Volkswagen(VOW.DE), a trendsetter and respected innovator of diesel technology, has seen great success with its highly acclaimed Turbo Diesel Injected(TDI) engine. Originally appearing in 1989, within the Audi 100, this reliable and fuel-efficient engine recreated the idea of a diesel commuter car. Furthermore, it destroys the negative connotations and stereotypes associated with diesels of the past. I should note here, that I am writing from real world experience, as I personally own one of these cleaner burning TDIs.

Unfortunately, these stylish, spacious and fuel-efficient vehicles have been discontinued until 2008 due to tightening emission standards. Currently, only 45 states have approved the sale of these vehicles, but VW has announced that the TDI will return in 2008; freshly minted with improved emission and compliant with all 50 states’ requirements.

The Engine

The primary reason consumers have chosen diesels over the standard gasoline engine is due to superior fuel economy. Case in point, my 2006 TDI Jetta(manual) achieves 40 and 50 mpg compared to the 21 and 29 mpg attained by VW's 2.0L gasoline counterpart. This is achieved by two methods. First, the inherent British Thermal Unit(BTU) content of diesel is much greater than that of gasoline. Essentially, this means there is more energy content per unit measured. Secondly, diesel combust fuel in a much different manner. Unlike gasoline, diesel engines compress air within their cylinders. Once the point of maximum pressure is achieved, fuel is injected and instantly combusts with the highly compressed air. Since these engines are higher pressure systems, they must be built to endure the additional stress. This is the reason we are still privy to 30-year-old VW rabbits and seemingly paleolithic diesel Mercedes Benz.

Emissions

Like all hydrocarbon combustors, these contemporary diesels produce carbon dioxide and associated smog creating pollutants. However, due to the superior fuel economy inherent to these diesels, on a direct mile-to-mile comparison they emit much less carbon dioxide. If this is true, then why are existing diesels only permitted to be sold in 45 of the 50 states?

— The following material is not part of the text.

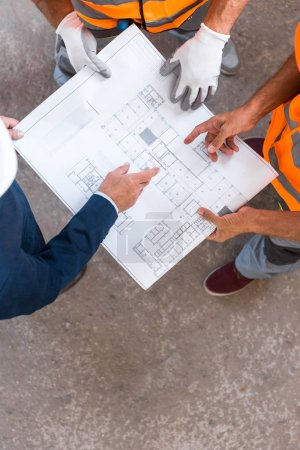Photo pour Vue recadrée des constructeurs et des hommes d'affaires debout et tenant le plan directeur - image libre de droit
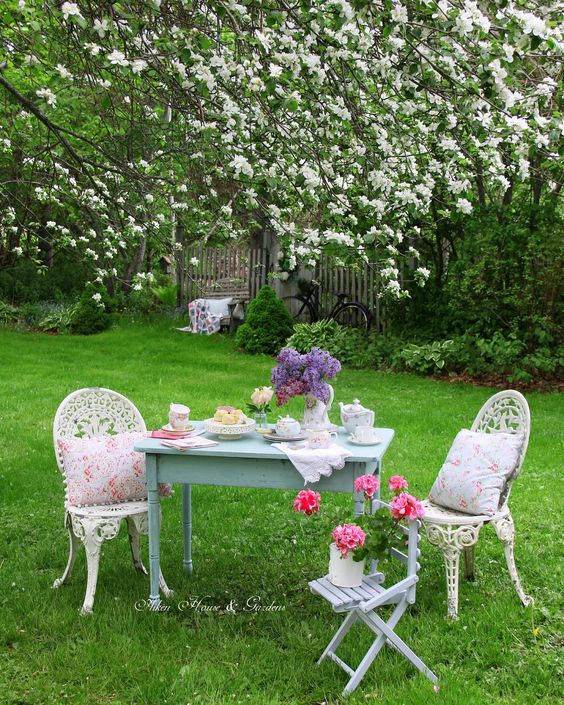 a little vintage tea space under the trees, with a blue table and vintage chairs plus floral porcelain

As diesel burns it creates particulate matter(PM) such as soot and aerosols as well as nitrogen oxides(NOx), which cause the formation of ozone and other fine particles. Due to stringent EPA emission regulations(PDF) from the 1980s, the tolerable level of these byproducts has greatly decrease and it set to decrease further again with 2007-2010 legislation. The dynamic however changes if diesel commuters use biodiesel in their engines. According to the National Renewable Energy Laboratory(PDF), use of B100(100% biodiesel) cuts NOx by 10% and PM by 48%. Furthermore, diesel engines and their superior fuel efficiency contribute fractionally to carbon dioxide, the major gas attributed to global warming.

The Industry

Unfortunately for General Motors(GM) and Ford(F), it appears as though the US automakers are once again behind the curve. According to CNN, neither Ford nor GM have plans to sell SUV or diesel passenger cars again in the US. The companies claim, the endeavor "wouldn't be cost-effective, because existing diesel cars sold in Europe aren't sold within the US and the current US market is too small for additional development." As for the rest of the industry, everyone from Honda, Volkswagen, Mercedes Benz to BMW are either selling or planning on selling diesel passenger cars and SUVs. Even the often-marginalized Korean auto firm Hyundai has plans to introduce an SUV to the US by 2010.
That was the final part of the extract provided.